Carlos, guatemalteco e padre di 5 figli, alle 6.30 del mattino stava caricando gli attrezzi sul suo camion, quando gli agenti dell’immigrazione lo hanno fermato chiedendogli informazioni sui vicini perché era in corso una retata. Quando l’uomo non ha saputo rispondere alle domande specifiche sul caso, poiché ignorava le attività illecite del quartiere, gli sono stati chiesti i documenti e Carlos rischia l’espulsione perché senza permesso di soggiorno e di lavoro. Siamo a Houston, in Texas, uno degli Stati che, assieme a Florida e Oklahoma, secondo il Pew Center, il centro di ricerche sociale di Washington, nell’ultimo anno ha visto aumentare di oltre il 50 per cento gli arresti compiuti dall’agenzia per l’immigrazione (Ice). I dati pubblicati dall’agenzia parlano di 143.470 persone arrestate, il 30 per cento in più rispetto all’anno precedente.Da fine gennaio a settembre, inoltre, sono state messe in prigione 110.568 persone, più 42 per cento sull’anno precedente.

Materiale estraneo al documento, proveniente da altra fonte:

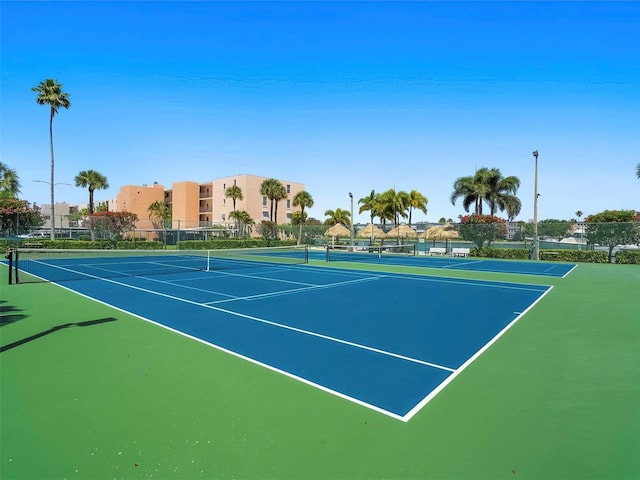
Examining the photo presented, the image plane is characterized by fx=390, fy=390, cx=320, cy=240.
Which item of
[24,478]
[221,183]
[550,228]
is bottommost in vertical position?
[24,478]

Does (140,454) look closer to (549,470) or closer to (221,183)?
(549,470)

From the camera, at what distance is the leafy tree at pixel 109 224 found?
120 feet

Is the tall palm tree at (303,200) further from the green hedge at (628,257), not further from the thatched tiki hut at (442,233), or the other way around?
the green hedge at (628,257)

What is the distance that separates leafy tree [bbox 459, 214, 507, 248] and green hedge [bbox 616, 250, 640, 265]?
312 inches

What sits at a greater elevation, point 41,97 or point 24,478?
point 41,97

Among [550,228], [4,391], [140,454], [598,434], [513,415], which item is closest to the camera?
[140,454]

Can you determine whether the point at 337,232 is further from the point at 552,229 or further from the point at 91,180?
the point at 91,180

L’ordine esecutivo firmato dal presidente Trump lo scorso 25 gennaio estende l’applicazione delle norme dell’Ice alla maggior parte degli immigrati negli Stati Uniti senza autorizzazione, indipendentemente dal fatto che abbiano precedenti penali o meno. Questi ultimi erano stati il principale obiettivo della precedente amministrazione, ma oggi il raggio di azione si è notevolmente esteso. La classifica delle città e delle aree che contano il più alto numero di arresti è guidata da Miami, seguono Dallas e St. Paul, poi New Orleans, Atlanta, Boston e Detroit.

L’area di New York ha registrato il minor numero di arresti Ice nel 2017 (circa 2.600), sebbene l’area metropolitana includa il più alto numero di immigrati non autorizzati del Paese, sempre secondo le stime del Pew Research Center.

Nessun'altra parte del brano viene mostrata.